Quotes
Last Updated on August 6, 2019, by eNotes Editorial. Word Count: 506
It is a truth universally acknowledged that when one part of your life starts going okay, another falls spectacularly to pieces.
Helen Fielding, author of Bridget Jones's Diary, offers readers this play on Jane Austen's well-known opening line to Pride and Prejudice. The first line of Austen's novel famously reads: "It is a truth universally acknowledged, that a single man in possession of a good fortune, must be in want of a wife." By adapting this well-known line in literature to the voice and character of Bridget Jones, Fielding establishes the thematic links between Bridget's diary and Austen's classic Pride and Prejudice. Bridget desperately wants to meet an eligible single man, and in her good-natured honesty, she acknowledges at several points in her diary that she is, in fact, rather superficial. The humor of this line is poignant; though society seems to frown upon love affairs that are based on money and wealth, Bridget's authentic voice, like Austen's, inspires the reader to muse upon the practical side of love. After all, no one can deny that a life with someone who has some money is certainly easier than a life with someone who does not have any money.
I realize it has become too easy to find a diet to fit in with whatever you happen to feel like eating and that diets are not there to be picked and mixed but picked and stuck to, which is exactly what I shall begin to do once I've eaten this chocolate croissant.
This passage from Bridget Jones's Diary is a typical example of Bridget's sense of humor. In her diary, Bridget writes openly about her shameless pursuit of weight loss and a slender figure, but she still wants to eat and drink whatever she wants, whenever she wants. Bridget's inability to eat healthily is chronic, and when this tendency towards self-indulgence combines with her penetrating self-awareness, the result is often hilarious. The pattern of confessions in Bridget's diary is often comic due to this clever combination of awareness and bad decision-making. Bridget's honest and self-deprecating humor is one of the many reasons for the popularity of this book amongst readers.
One must not live one's life through men but must be complete on oneself as a woman of substance.
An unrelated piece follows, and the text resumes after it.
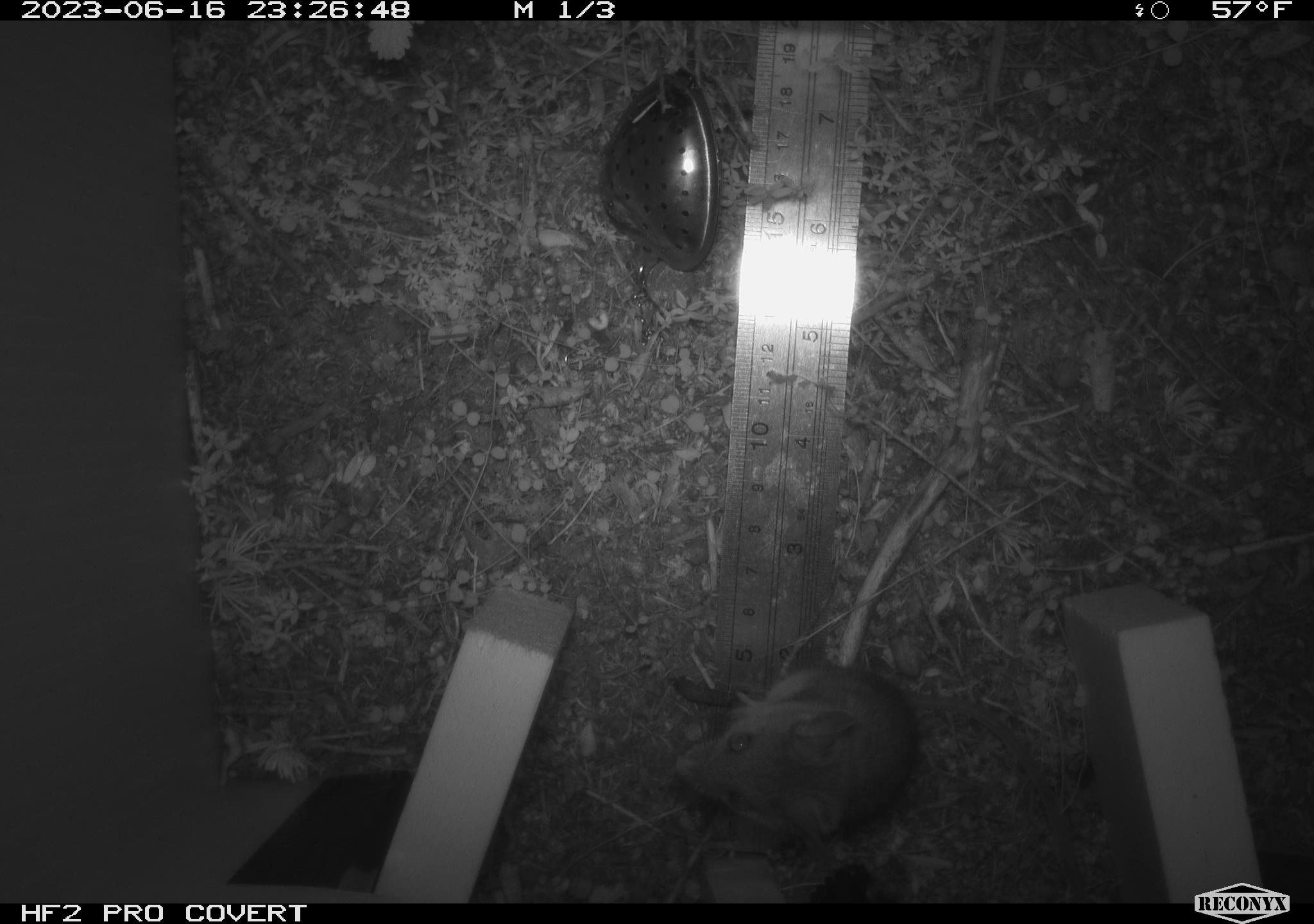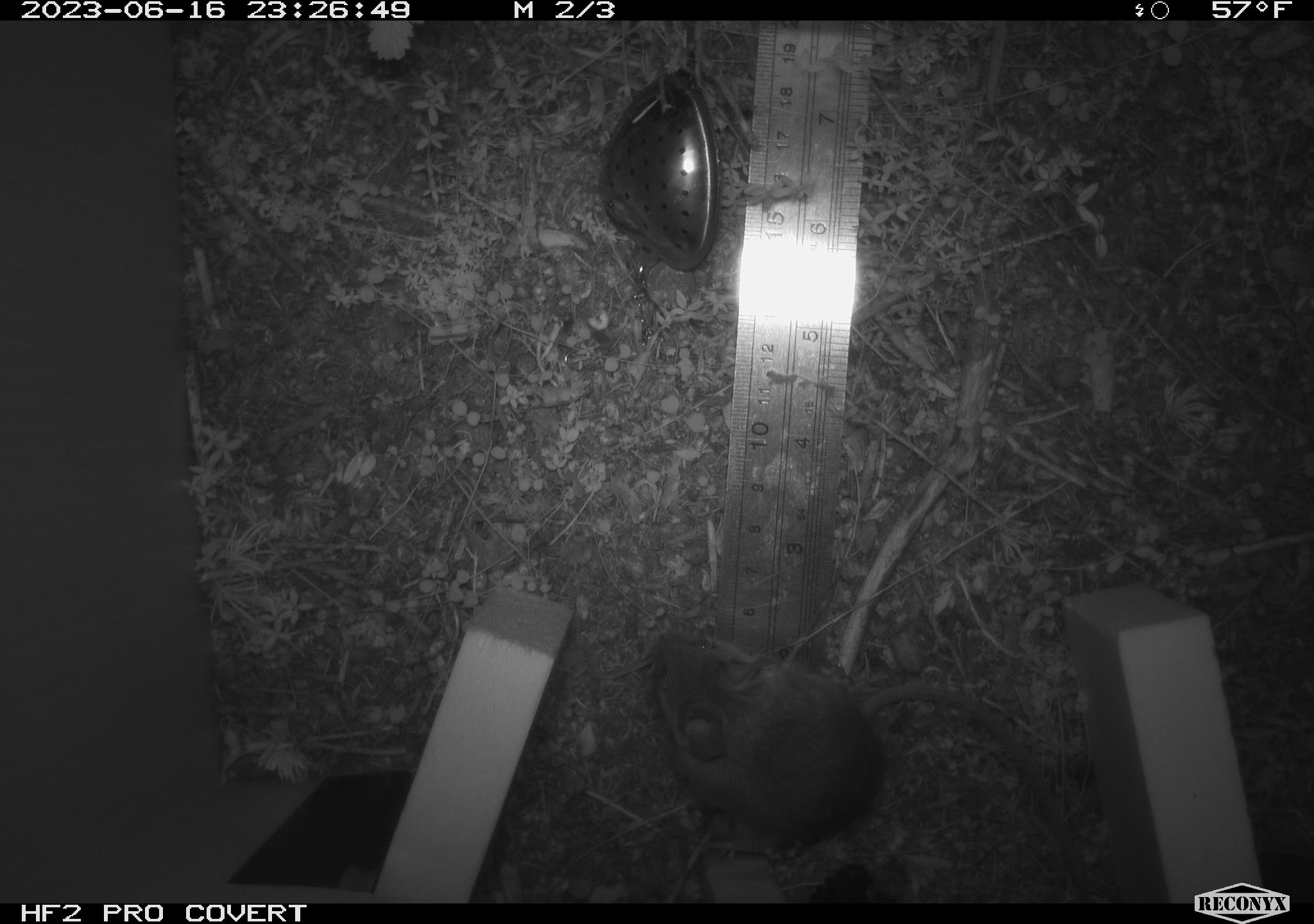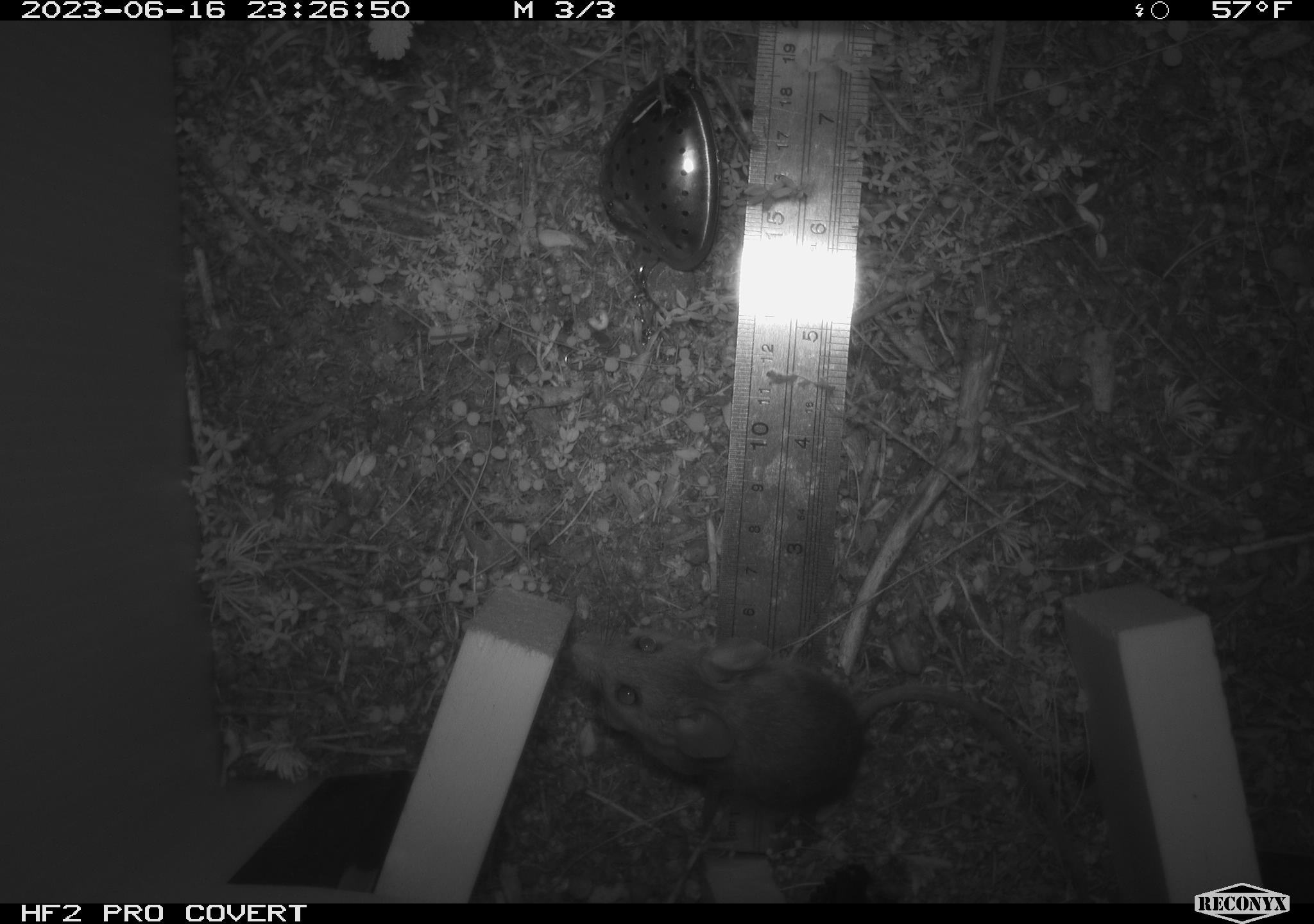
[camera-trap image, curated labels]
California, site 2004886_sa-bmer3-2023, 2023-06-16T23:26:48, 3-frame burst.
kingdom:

Bridget is aware of the political incorrectness of her persistent desire for a boyfriend who will eventually become her husband, but this awareness does not stop her desire for a happy partnership with the right man. Bridget, like many women, understands perfectly the advice disseminated by columnists, therapists and well-meaning friends. Often, this advice encourages single women to feel content in themselves and to avoid imagining a future with the right man as the answer to their problems. Though the advice is generally correct, the reality of most single women's emotional lives is more complex than some advice-givers can appreciate. Bridget's frank take on this matter, delivered in a humorous tone, also contributes to the popularity of this novel amongst women readers who can relate to Bridget's situation.